** Opening SELECTED TEXT block **
J - ZarrStore and Parallel Simulations#

Authors: Noemi Anau Montel, James Alvey, Christoph Weniger

Last update: 15 September 2023

Purpose: Introduction of on-disk storage of training data using Zarr.

Key take-away messages: Swyft provides efficient codes for the storage and retrieval of training data from disk.


import numpy as np
import pylab as plt
import torch
import swyft
DEVICE = 'gpu' if torch.cuda.is_available() else 'cpu'

We use our toy simulator from above.

class Simulator(swyft.Simulator):
    def __init__(self, Nbins = 100, sigma = 0.2):
        self.transform_samples = swyft.to_numpy32
        self.Nbins = Nbins
        self.y = np.linspace(-1, 1, Nbins)
        self.sigma = sigma

    def calc_m(self, z):
        m = np.ones_like(self.y)*z[0] + self.y*z[1] + self.y**2*z[2]
        return m

    def build(self, graph):  # the print statements are for illustration only
        z = graph.node('z', lambda: np.random.rand(3)*2 - 1)
        m = graph.node('m', self.calc_m, z)
        x = graph.node('x', lambda m: m + np.random.randn(self.Nbins)*self.sigma, m)

In order to generate a storage on disk, we must have information about the types and shapes of simulation variables. Those can be collected using the get_shapes_and_dtypes method of the simulator class, which invoked the simulator once and inspects the output.

sim = Simulator()
shapes, dtypes = sim.get_shapes_and_dtypes()
print("shapes:", shapes)
print("dtypes:", dtypes)
shapes: {'z': (3,), 'm': (100,), 'x': (100,)}
dtypes: {'z': dtype('float32'), 'm': dtype('float32'), 'x': dtype('float32')}

We can then instantiate a new Zarr store. In the below example, the store has space for 10000 simulations, and they are saved in batches of 64 simulations per file (which speeds up reading from disk). Each variable is saved in its own file. For good performance, situations with very large number of low-dimensional variables should be avoided.

store = swyft.ZarrStore("./example_zarr_store")
store.init(10000, 64, shapes, dtypes)  # Only initializes once, afterwards generates a warning message
<swyft.lightning.data.ZarrStore at 0x284cac640>

Running the simulator can now be done by invoking the simulate method. The batch_size indiactes how many simulations are run and aggregated before they are stored to disk in a single operation. It should be adjusted according to whether file access or simulation time is the bottleneck.
** Closing SELECTED TEXT block **
** Opening THE DATA block **
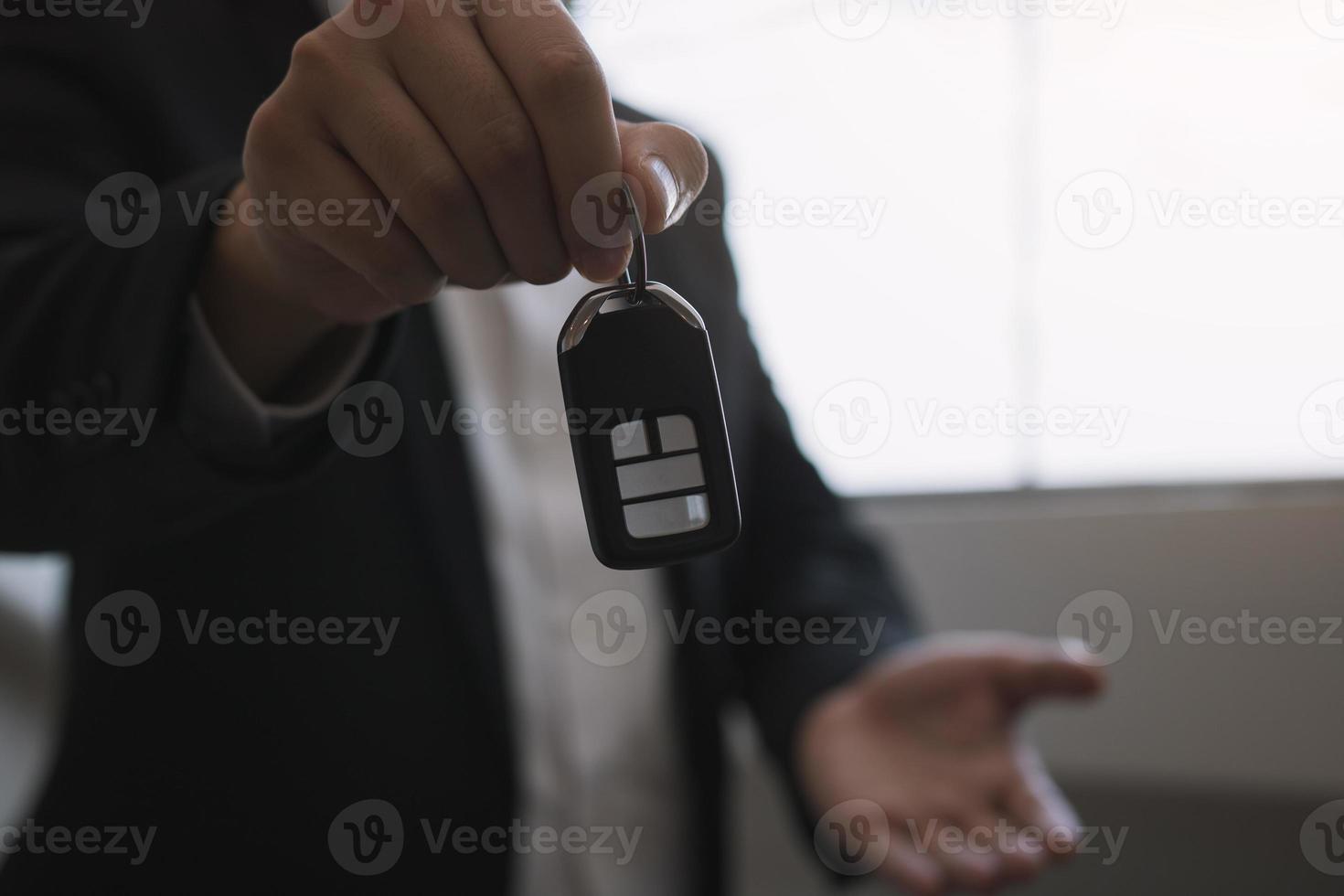 Car sales agent are car keys with the idea of buying a new car. photo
** Closing THE DATA block **
EXERCISES TO COMPLETE:
(a) List the modules that the code on the Zarr storage page imports.
(b) Rewrite the paragraph of the Zarr storage page beginning "We can then instantiate a new Zarr store" as a short bulleted list.
(c) Reproduce the Zarr storage page word for word, starting at "Last update: 15" and ending at "simulator from above.".

EXERCISE RESPONSES:
(a)
- numpy
- pylab
- torch
- swyft

(b)
- A new Zarr store can be instantiated next.
- In the example, the store holds up to 10000 simulations.
- Simulations are saved in batches of 64 per file, which speeds up reading from disk.
- Each variable is saved in its own file.
- For good performance, avoid cases with a very large number of low-dimensional variables.

(c)
Last update: 15 September 2023

Purpose: Introduction of on-disk storage of training data using Zarr.

Key take-away messages: Swyft provides efficient codes for the storage and retrieval of training data from disk.


import numpy as np
import pylab as plt
import torch
import swyft
DEVICE = 'gpu' if torch.cuda.is_available() else 'cpu'

We use our toy simulator from above.